PROBLEM STATEMENT — Exactly and only the lines from the one containing "Comparing their positions, is" through the close of the entries below are to be set down.

MATERIAL SUPPLIED —
Begin

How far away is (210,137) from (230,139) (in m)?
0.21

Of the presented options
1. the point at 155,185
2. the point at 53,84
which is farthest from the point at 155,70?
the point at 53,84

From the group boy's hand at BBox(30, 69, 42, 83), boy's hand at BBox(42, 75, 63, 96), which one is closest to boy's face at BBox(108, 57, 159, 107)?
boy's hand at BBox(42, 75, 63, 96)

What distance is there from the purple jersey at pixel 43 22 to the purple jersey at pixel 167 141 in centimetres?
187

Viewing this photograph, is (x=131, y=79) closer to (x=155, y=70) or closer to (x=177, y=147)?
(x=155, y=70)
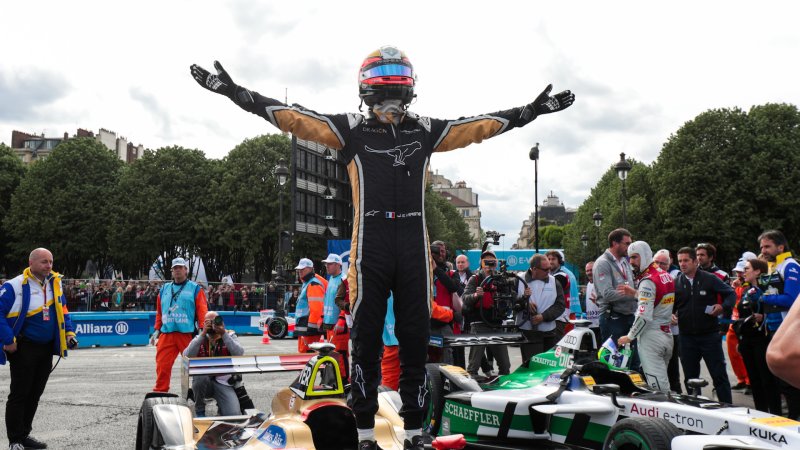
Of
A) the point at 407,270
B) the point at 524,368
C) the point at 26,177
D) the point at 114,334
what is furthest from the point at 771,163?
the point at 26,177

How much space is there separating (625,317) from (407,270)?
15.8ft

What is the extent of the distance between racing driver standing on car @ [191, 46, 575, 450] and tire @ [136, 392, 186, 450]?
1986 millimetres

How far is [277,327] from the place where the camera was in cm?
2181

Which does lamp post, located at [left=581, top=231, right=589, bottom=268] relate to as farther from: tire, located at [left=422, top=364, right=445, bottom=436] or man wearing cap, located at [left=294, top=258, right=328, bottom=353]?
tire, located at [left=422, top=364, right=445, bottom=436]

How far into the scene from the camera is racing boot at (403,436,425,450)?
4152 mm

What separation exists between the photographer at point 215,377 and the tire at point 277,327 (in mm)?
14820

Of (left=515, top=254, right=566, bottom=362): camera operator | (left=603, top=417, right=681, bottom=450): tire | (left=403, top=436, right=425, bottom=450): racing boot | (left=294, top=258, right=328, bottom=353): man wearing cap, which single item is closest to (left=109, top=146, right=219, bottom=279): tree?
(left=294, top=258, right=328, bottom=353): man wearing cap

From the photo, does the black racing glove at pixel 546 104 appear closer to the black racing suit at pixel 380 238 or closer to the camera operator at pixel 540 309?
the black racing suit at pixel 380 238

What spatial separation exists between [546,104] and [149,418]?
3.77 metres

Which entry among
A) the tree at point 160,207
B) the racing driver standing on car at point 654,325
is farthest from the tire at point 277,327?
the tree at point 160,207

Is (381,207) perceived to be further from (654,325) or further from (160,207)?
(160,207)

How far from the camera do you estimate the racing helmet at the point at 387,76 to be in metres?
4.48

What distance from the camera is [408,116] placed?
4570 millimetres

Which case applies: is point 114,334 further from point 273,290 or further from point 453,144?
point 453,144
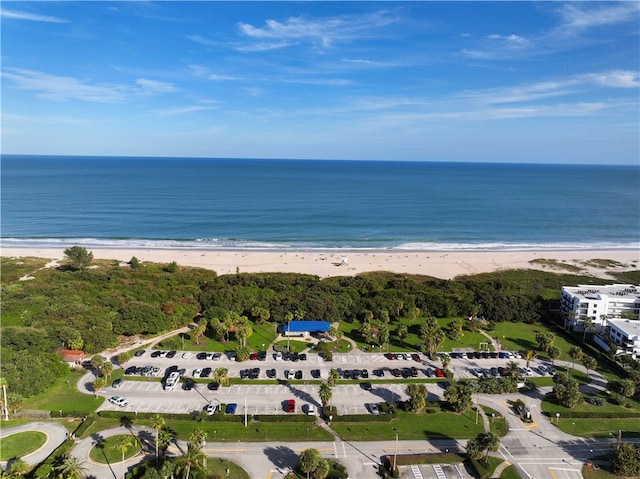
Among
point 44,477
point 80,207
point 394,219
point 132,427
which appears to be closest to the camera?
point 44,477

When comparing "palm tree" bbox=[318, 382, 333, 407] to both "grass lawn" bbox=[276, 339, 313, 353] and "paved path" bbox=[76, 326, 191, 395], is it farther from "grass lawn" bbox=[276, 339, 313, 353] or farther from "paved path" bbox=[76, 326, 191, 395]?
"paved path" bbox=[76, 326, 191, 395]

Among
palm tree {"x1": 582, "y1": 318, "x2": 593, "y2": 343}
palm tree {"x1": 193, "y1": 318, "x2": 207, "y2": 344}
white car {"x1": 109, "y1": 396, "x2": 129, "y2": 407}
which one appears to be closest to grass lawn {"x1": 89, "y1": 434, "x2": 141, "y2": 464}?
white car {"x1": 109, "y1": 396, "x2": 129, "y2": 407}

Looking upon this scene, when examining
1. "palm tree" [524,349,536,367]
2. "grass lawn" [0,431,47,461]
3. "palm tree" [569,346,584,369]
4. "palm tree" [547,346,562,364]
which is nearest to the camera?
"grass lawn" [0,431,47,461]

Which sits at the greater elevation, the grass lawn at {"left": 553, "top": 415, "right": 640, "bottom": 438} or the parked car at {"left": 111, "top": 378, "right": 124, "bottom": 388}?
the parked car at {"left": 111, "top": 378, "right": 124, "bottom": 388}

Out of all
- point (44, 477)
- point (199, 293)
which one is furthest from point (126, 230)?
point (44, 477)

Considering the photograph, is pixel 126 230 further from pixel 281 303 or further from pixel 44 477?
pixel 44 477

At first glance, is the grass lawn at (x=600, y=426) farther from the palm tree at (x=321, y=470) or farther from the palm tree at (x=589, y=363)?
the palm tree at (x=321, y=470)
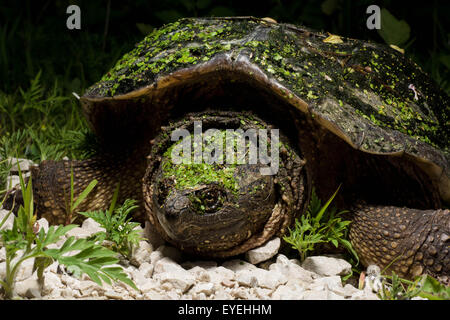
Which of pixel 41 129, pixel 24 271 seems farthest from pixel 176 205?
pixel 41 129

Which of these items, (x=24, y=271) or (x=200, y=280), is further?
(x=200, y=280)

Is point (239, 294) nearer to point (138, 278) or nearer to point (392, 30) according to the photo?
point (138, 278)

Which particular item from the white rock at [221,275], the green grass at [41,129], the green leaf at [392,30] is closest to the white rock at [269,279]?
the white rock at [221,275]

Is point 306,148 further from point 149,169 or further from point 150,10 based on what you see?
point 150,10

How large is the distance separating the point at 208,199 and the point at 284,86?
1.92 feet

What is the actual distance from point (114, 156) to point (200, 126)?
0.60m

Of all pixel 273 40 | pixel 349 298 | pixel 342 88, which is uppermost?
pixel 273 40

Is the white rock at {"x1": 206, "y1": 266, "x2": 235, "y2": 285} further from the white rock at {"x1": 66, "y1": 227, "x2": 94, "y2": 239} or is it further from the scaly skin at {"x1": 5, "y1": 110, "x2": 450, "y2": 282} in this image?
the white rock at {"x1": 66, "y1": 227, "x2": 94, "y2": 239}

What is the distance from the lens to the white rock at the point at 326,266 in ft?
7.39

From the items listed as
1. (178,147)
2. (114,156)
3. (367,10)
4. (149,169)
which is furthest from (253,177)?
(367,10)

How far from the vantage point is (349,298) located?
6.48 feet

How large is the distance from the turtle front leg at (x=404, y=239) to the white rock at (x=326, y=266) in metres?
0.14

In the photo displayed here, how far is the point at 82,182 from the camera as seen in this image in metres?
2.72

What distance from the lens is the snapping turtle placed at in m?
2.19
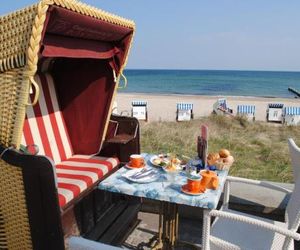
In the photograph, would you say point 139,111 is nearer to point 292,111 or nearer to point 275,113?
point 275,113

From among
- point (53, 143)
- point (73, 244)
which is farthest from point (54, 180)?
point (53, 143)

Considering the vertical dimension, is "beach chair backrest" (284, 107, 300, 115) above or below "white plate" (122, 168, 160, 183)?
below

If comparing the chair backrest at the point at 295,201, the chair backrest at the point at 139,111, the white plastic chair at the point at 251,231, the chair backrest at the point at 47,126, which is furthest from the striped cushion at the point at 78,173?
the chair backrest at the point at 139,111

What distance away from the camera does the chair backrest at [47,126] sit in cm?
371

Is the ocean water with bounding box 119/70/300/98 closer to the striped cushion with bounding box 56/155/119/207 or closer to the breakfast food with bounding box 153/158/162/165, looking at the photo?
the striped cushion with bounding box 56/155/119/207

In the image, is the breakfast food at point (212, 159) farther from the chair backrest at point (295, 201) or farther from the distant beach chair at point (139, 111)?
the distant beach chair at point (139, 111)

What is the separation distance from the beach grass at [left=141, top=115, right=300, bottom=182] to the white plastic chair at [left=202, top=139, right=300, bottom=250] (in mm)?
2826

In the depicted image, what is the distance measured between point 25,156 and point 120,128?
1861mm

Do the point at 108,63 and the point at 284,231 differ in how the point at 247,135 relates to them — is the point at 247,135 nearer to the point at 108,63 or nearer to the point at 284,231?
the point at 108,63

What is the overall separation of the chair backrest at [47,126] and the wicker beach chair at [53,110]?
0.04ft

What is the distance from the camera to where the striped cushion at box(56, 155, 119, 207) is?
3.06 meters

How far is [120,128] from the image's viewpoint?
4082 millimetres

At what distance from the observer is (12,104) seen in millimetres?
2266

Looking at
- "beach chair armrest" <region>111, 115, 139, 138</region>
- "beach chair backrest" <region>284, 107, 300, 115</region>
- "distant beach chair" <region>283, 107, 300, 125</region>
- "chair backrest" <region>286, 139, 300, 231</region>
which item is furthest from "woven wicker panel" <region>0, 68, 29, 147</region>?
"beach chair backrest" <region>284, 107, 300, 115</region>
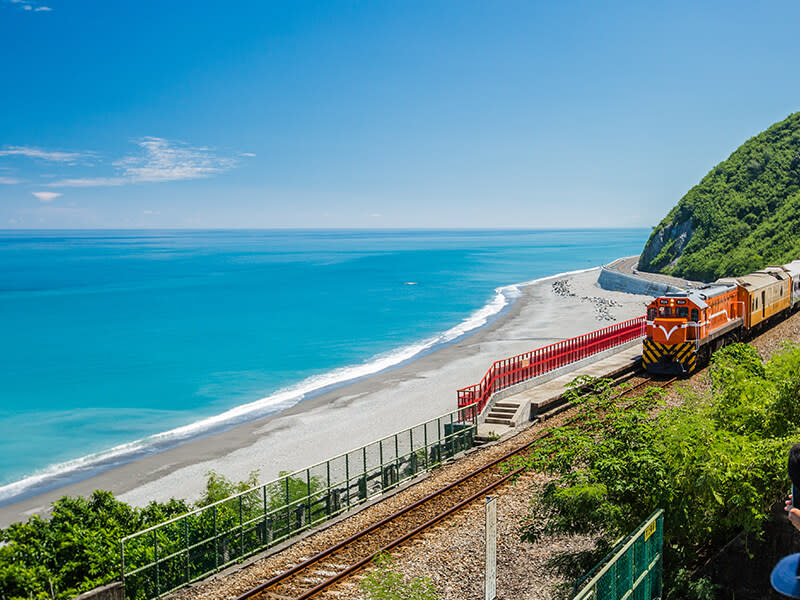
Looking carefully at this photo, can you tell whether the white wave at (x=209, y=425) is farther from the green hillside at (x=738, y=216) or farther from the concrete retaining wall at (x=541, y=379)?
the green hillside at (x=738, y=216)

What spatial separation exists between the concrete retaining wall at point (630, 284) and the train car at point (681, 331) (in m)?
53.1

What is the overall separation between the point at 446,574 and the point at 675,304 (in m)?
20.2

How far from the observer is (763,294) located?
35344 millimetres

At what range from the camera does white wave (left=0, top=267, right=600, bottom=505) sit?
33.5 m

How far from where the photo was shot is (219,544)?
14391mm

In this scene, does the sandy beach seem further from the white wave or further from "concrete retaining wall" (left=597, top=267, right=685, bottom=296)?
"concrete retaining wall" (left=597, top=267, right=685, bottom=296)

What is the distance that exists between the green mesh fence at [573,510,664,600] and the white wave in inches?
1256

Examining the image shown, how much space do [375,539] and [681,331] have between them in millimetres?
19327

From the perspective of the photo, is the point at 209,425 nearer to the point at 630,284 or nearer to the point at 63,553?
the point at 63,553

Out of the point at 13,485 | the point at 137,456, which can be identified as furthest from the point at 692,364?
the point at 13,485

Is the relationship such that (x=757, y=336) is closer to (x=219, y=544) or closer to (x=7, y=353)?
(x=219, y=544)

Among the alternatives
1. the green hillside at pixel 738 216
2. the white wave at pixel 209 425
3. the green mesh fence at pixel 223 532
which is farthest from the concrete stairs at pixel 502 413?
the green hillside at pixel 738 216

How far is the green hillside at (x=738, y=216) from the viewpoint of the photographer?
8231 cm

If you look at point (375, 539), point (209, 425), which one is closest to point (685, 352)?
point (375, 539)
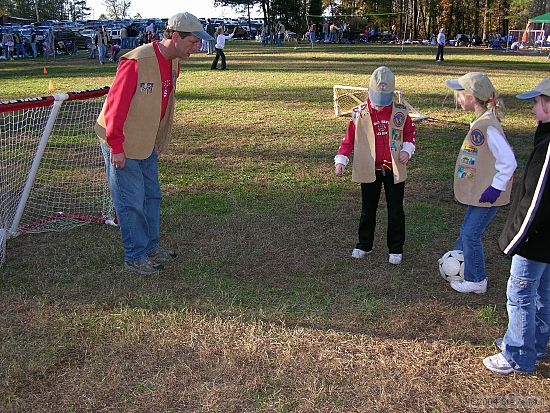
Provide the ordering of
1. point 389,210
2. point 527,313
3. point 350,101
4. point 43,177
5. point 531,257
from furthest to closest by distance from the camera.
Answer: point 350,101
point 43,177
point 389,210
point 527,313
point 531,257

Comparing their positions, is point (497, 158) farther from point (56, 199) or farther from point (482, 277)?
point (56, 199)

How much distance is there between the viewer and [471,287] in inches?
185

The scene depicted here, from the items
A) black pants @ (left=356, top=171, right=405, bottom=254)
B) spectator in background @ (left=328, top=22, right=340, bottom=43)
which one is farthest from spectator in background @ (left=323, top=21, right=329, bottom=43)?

End

RESULT OF THIS TASK —
Comparing their positions, is point (497, 158) farther from point (56, 199) or farther from point (482, 277)?
point (56, 199)

How much distance is there between the viewer and [471,287] in inches?
185

The scene depicted here, from the items
A) black pants @ (left=356, top=171, right=405, bottom=254)
B) spectator in background @ (left=328, top=22, right=340, bottom=43)
which one is farthest from spectator in background @ (left=323, top=21, right=329, bottom=43)?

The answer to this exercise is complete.